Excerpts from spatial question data
· · · · · · ·
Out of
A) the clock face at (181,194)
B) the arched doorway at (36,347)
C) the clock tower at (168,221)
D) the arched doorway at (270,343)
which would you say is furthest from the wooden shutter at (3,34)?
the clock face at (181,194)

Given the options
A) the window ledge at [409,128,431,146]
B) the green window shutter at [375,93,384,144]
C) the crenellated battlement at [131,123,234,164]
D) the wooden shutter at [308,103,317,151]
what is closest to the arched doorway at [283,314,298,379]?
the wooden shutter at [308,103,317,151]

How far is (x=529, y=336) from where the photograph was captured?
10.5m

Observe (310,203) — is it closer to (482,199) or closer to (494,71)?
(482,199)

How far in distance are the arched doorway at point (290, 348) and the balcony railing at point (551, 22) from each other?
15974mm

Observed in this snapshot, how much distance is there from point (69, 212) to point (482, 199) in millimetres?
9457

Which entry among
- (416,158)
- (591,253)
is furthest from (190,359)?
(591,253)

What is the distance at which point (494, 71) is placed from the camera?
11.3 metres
· · · · · · ·
= What the exercise asks =
Reproduce word for word everything from the line containing "Observe (310,203) —" down to the end of the rows, including both of those ends.

= Task output =
Observe (310,203) — is it closer to (482,199) or closer to (494,71)?
(482,199)

How far in distance are the arched doorway at point (290, 348) and the balcony railing at point (551, 22) from each other?
15974mm

Observed in this snapshot, how much distance is there from point (69, 212) to point (482, 199) in millimetres?
9457

Which entry among
- (416,158)
- (591,253)
is furthest from (190,359)?
(591,253)

What is the distance at which point (494, 71) is placed from the camera?
11.3 metres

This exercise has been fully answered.